Les auteurs favorisent une approche de prévention visant à minimiser l’exposition professionnelle aux nanomatériaux. Considérant les différentes voies d’exposition et les facteurs pouvant influencer la toxicité des nanomatériaux, de même que les risques pour la sécurité, l’approche retenue se base essentiellement sur l’identification des dangers, sur différentes stratégies d’évaluation des risques et sur une hiérarchie de moyens de maîtrise, en y intégrant les connaissances spécifiques aux nanomatériaux lorsque celles-ci sont disponibles. L’évaluation adéquate des risques doit conduire au choix des procédés, des équipements et des méthodes de travail à même de réduire l’exposition potentielle des travailleurs notamment en maîtrisant à la source les émissions de nanomatériaux. Elle doit également permettre de sélectionner les mesures de prévention collectives et individuelles et de déterminer les éléments de gestion administrative et de formation requis pour assurer la protection adéquate de l’ensemble des travailleurs, aussi bien sur le plan de l’entretien des équipements et des espaces de travail qu’au regard des opérateurs.

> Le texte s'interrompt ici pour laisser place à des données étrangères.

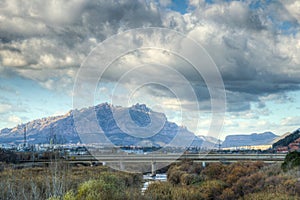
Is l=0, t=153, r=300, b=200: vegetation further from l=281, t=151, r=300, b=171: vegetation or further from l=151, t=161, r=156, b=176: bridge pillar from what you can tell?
l=151, t=161, r=156, b=176: bridge pillar

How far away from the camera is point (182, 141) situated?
102500 mm

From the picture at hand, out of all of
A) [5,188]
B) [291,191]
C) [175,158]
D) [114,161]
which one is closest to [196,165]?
[175,158]

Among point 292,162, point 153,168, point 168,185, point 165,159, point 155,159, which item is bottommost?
point 153,168

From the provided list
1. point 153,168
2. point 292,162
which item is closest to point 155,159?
point 153,168

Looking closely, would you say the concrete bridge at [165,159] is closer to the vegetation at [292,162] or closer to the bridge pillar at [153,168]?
the bridge pillar at [153,168]

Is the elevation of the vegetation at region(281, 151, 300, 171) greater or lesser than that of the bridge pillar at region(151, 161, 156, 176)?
greater

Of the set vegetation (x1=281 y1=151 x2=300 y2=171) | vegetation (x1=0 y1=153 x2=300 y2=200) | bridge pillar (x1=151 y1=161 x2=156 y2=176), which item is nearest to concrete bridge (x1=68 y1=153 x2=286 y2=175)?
bridge pillar (x1=151 y1=161 x2=156 y2=176)

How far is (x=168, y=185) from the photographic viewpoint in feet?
165

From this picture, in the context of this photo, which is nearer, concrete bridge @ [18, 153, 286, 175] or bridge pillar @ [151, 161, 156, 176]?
A: concrete bridge @ [18, 153, 286, 175]

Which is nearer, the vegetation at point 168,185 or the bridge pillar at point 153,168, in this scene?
the vegetation at point 168,185

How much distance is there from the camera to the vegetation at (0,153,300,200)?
3456cm

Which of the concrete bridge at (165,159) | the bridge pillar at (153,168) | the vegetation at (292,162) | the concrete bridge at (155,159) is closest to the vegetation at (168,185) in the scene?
the vegetation at (292,162)

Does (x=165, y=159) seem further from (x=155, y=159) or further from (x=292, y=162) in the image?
(x=292, y=162)

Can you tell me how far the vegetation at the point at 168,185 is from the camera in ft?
113
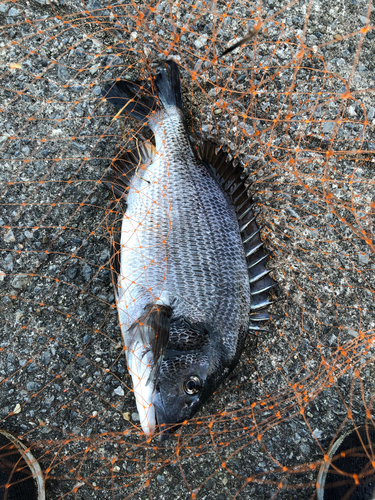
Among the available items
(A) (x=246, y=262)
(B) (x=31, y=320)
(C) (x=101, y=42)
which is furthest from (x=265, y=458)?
(C) (x=101, y=42)

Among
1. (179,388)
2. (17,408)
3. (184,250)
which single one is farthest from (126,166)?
(17,408)

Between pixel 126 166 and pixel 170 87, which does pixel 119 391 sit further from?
pixel 170 87

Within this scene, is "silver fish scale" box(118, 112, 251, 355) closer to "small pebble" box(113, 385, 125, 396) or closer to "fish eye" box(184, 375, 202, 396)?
"fish eye" box(184, 375, 202, 396)

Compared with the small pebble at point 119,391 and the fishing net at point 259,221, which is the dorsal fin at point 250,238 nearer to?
the fishing net at point 259,221

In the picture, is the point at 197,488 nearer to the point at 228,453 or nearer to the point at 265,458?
the point at 228,453

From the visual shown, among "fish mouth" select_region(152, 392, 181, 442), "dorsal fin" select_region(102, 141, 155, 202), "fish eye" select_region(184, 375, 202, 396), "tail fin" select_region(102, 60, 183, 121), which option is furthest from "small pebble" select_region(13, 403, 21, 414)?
"tail fin" select_region(102, 60, 183, 121)

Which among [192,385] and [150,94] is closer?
[192,385]

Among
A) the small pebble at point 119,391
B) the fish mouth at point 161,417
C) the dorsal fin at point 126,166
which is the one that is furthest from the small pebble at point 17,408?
the dorsal fin at point 126,166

Cette seconde version du guide a été enrichie des données récentes de la littérature scientifique. De plus, quelques annexes présentent des interventions effectuées dans des milieux de travail québécois, des exemples de situations à risques tirés de la littérature, des mesures de prévention, des données relatives à l’efficacité de ces diverses mesures, de même que l’implantation des moyens de maîtrise de l’exposition. Notons finalement que les solutions à retenir pour un milieu de travail spécifique doivent être traitées au cas par cas et adaptées à chaque situation en tenant compte des risques évalués pour chacun des postes de travail.

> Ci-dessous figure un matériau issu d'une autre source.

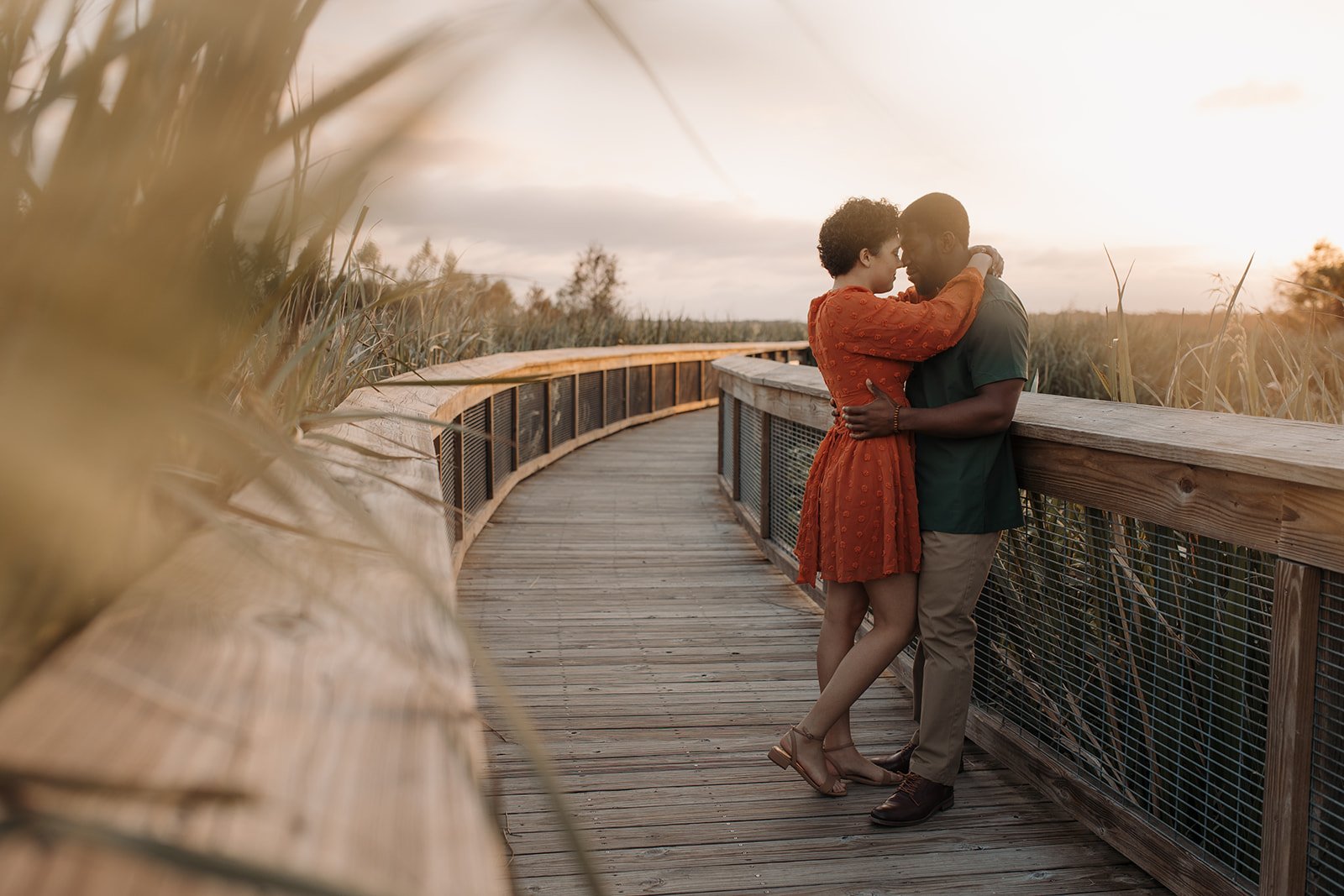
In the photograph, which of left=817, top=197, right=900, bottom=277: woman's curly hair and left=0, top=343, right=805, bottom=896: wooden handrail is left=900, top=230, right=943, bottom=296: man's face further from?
left=0, top=343, right=805, bottom=896: wooden handrail

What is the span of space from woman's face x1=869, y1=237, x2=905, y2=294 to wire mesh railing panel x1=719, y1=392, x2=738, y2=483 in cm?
438

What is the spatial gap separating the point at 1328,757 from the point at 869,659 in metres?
1.20

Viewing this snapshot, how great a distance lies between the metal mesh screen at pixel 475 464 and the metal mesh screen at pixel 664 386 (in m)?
7.37

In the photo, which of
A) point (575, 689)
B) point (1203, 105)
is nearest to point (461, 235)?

NB : L’INRS publie une brochure intitulée « Aide au repérage des nanomatériaux en entreprise » (ED 6174). Cet outil renseigne les nanomatériaux qui sont fabriqués où utilisés dans une dizaine de secteurs d’activité. Il se présente sous forme de fiches qui répertorient nanomatériaux manipulés, applications, propriétés ou fonctionnalités. Il s’adresse à tous les préventeurs de terrain qui sont amenés à identifier des opérations potentiellement exposantes aux nanomatériaux en entreprise.